Publishers have welcomed the government’s new export strategy, which challenges firms to see exports as a proportion of UK GDP rise from 30% to 35%.
The international trade secretary Liam Fox laid out the targets in a speech on Tuesday (21st August), saying that while the UK punched above its weight in exports, with the value of goods and services shipped out of the UK at a record high of £620bn last year, it also punched “significantly below” its potential.
“Exports represent 30% of our GDP, which is broadly similar to France, Italy and Canada, but substantially behind Germany. Given all (our) strengths, we should be at the top of this pack, not in the middle,” he said, adding that the UK should “set its sights high” upon leaving the European Union.
To help businesses up their export capabilities, Baroness Fairhead, Minister for Trade and Export Promotion, said the government would encourage and inspire firms that have not started to export, provide them with information, advice and practical assistance on exporting and connect them to overseas buyers and markets using its networks in the UK and overseas.
Fairhead also pledged to “place finance at the heart of our offer.”
Working with trade associations and other export support providers would be “critical” to the delivery of the export strategy, she added.
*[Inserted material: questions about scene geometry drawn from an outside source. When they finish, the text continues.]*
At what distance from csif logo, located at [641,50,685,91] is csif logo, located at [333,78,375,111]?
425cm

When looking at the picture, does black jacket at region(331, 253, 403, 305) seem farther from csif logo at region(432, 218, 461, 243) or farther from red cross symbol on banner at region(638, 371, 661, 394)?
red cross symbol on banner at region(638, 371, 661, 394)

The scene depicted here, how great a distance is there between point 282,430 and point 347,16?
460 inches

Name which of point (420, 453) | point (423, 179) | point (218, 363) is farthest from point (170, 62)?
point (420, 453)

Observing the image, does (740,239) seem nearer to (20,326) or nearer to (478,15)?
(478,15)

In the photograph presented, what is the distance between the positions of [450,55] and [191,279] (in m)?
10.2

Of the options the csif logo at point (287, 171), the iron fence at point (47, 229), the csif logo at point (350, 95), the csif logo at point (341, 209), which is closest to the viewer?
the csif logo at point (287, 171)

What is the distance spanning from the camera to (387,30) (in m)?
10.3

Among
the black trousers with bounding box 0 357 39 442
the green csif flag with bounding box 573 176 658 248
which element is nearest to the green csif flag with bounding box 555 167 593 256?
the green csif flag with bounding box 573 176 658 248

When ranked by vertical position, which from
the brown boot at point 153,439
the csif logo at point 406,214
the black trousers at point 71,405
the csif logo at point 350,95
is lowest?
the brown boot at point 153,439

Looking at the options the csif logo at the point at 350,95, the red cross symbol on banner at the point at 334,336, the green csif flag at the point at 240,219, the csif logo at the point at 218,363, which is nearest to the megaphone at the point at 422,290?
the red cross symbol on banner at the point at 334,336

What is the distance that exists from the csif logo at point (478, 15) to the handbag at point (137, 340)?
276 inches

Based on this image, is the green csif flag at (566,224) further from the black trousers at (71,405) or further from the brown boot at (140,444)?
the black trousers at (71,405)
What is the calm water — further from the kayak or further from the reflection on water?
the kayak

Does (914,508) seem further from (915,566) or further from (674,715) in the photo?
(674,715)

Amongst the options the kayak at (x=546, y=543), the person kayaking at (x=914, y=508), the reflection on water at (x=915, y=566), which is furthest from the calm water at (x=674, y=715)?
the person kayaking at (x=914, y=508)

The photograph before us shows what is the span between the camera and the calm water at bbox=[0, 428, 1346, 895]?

“Raising our exports as a share of GDP from 30% to 35% is a formidable challenge, but the world is calling out for the quality goods and services the UK provides. It’s an ideal time for us all to step up, work together, and answer that call,” she said.
The Publishers Association (PA) has welcomed the export target as “ambitious but achievable” if the government followed through on its pledged to engage support across Whitehall and business.
“UK publishing is a model of export success and with 60% of industry revenues now coming from overseas publishers understand the potential and the challenges of broad international markets,” Stephen Lotinga, c.e.o. of the PA said.
The focus on practical support for SMEs was welcome for small publishers along with the commitment to continuing the vital support they receive from the Tradeshow Access Programme (TAP) funding.
However, Lotinga added: “While the government’s commitment to work with trade associations is also welcome, this engagement must be meaningful and with a practical focus on enhancing and enforcing the IP rights that so many UK exporters depend on.”
The Federation of Small Businesses praised the government’s export aspiration but said more financial incentives, such as grants and "export vouchers", were needed which small companies could use to invest in things such as translation services or market research.
Publishers’ export sales were up 8% in 2017 to £3.4bn, accounting for 60% of total sales, according to the PA's annual Yearbook. The fall in the value of the pound after the UK’s decision to Brexit in June 2016 has helped UK businesses’ wares seem cheaper and more attractive to foreign buyers, including publishers' IP. However, speaking last month, Lotinga said another reason for publishers’ success overseas was UK creators’ IP being “in demand around the world”.
Altogether Europe accounted for 36% of the invoiced value of exports in 2017, down from 39% in 2013. East/South Asia saw its share of exports increase from 15% to 18% between 2013 and 2017, with the Other Americas share up from 5% to 8%. North America and Africa Sub-Sahara’s shares each fell by 1% point over the same period, while the Middle East/ North Africa and Australasia maintained 14% and 9% shares respectively.